- **THE TASK**
Beginning with the line containing "What distance does" and ending with the last line of the records, set down every line exactly.

- **DATA LISTING**
--- --- ---

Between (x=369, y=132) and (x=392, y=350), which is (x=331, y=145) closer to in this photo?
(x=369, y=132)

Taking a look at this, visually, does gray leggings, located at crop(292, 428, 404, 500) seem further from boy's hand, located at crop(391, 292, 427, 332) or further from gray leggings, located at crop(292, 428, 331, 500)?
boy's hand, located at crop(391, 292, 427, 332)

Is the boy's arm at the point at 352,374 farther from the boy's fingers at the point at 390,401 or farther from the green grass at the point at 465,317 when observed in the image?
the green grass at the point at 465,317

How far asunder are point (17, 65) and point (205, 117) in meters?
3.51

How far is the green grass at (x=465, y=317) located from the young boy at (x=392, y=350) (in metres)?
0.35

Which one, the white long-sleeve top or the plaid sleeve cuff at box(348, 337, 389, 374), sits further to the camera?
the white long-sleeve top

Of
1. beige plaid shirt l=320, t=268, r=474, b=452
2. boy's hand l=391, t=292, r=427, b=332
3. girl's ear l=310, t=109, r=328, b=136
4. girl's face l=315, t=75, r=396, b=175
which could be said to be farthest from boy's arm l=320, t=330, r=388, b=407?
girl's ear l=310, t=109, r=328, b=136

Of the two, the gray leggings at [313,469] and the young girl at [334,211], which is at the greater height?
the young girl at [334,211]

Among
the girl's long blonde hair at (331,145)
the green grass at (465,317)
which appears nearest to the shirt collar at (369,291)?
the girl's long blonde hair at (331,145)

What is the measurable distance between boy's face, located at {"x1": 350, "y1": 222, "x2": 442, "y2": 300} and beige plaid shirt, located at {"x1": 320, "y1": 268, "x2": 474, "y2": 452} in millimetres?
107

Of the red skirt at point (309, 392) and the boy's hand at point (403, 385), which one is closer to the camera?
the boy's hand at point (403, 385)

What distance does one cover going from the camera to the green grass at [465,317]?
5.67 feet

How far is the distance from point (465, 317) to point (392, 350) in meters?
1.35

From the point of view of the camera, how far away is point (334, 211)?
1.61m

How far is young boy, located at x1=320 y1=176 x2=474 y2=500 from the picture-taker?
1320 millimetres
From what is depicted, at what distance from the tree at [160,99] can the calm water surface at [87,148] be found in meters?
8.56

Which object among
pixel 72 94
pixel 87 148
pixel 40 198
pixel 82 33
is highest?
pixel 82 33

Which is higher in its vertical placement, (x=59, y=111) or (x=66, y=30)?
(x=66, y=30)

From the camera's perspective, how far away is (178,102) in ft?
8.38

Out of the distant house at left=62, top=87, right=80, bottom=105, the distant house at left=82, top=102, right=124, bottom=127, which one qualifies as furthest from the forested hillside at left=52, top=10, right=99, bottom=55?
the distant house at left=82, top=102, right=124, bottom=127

--- --- ---

- **ANSWER TO THE TASK**
What distance does one cover going from the camera to the green grass at [465,317]?
5.67 feet

How far is the distance from point (465, 317) to point (392, 350) in meters?
1.35

From the point of view of the camera, how far away is point (334, 211)?
1.61m

How far is young boy, located at x1=320 y1=176 x2=474 y2=500 from the picture-taker?
1320 millimetres
From what is depicted, at what distance from the tree at [160,99] can the calm water surface at [87,148] be found in meters?
8.56

Which object among
pixel 72 94
pixel 87 148
pixel 40 198
pixel 82 33
is highest?
pixel 82 33

Which is higher in its vertical placement, (x=59, y=111) or (x=66, y=30)?
(x=66, y=30)

From the camera's perspective, how far away is (178,102) in ft?
8.38

Out of the distant house at left=62, top=87, right=80, bottom=105, the distant house at left=82, top=102, right=124, bottom=127, which one qualifies as furthest from the forested hillside at left=52, top=10, right=99, bottom=55?
the distant house at left=82, top=102, right=124, bottom=127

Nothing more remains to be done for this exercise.